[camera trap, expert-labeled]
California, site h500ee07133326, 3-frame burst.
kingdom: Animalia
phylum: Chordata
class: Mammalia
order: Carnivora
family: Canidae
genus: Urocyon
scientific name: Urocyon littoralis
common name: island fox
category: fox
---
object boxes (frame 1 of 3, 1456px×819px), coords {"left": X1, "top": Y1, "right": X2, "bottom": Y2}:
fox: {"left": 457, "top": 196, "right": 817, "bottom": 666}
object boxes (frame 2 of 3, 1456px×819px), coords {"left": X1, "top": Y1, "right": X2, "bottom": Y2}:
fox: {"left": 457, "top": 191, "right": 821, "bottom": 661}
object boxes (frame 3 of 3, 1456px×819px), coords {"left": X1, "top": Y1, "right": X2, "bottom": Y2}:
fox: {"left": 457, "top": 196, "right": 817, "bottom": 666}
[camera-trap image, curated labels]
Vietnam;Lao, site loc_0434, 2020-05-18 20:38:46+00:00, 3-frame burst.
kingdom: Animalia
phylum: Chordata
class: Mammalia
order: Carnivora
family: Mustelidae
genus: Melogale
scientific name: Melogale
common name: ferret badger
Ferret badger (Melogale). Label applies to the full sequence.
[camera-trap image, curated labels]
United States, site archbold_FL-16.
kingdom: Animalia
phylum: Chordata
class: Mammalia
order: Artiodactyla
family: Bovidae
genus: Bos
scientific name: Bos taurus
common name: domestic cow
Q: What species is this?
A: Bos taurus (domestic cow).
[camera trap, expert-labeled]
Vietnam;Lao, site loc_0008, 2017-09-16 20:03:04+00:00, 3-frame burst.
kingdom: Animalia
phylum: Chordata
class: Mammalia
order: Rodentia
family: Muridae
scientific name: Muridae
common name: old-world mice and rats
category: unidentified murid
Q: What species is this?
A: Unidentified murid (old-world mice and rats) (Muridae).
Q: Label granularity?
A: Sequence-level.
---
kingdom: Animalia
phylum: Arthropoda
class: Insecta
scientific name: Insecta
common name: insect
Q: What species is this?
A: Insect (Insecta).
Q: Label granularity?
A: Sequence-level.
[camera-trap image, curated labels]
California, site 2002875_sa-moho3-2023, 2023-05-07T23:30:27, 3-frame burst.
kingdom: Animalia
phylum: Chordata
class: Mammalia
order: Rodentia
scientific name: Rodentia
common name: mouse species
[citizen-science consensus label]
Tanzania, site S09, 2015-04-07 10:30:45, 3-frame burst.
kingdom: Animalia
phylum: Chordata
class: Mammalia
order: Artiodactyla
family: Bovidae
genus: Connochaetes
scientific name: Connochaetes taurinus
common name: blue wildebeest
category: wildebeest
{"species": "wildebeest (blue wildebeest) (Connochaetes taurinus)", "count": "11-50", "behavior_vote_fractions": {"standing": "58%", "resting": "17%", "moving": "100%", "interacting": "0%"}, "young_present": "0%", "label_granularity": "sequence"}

┄┄┄┄┄┄┄┄┄┄

=== Your assignment ===
Only one stretch of the records above is wanted: the lines between the one holding "2023-05-07T23:30:27, 3-frame burst." and the one holding "[citizen-science consensus label]", inclusive, reproduced exactly.

=== Answer to this problem ===
California, site 2002875_sa-moho3-2023, 2023-05-07T23:30:27, 3-frame burst.
kingdom: Animalia
phylum: Chordata
class: Mammalia
order: Rodentia
scientific name: Rodentia
common name: mouse species
[citizen-science consensus label]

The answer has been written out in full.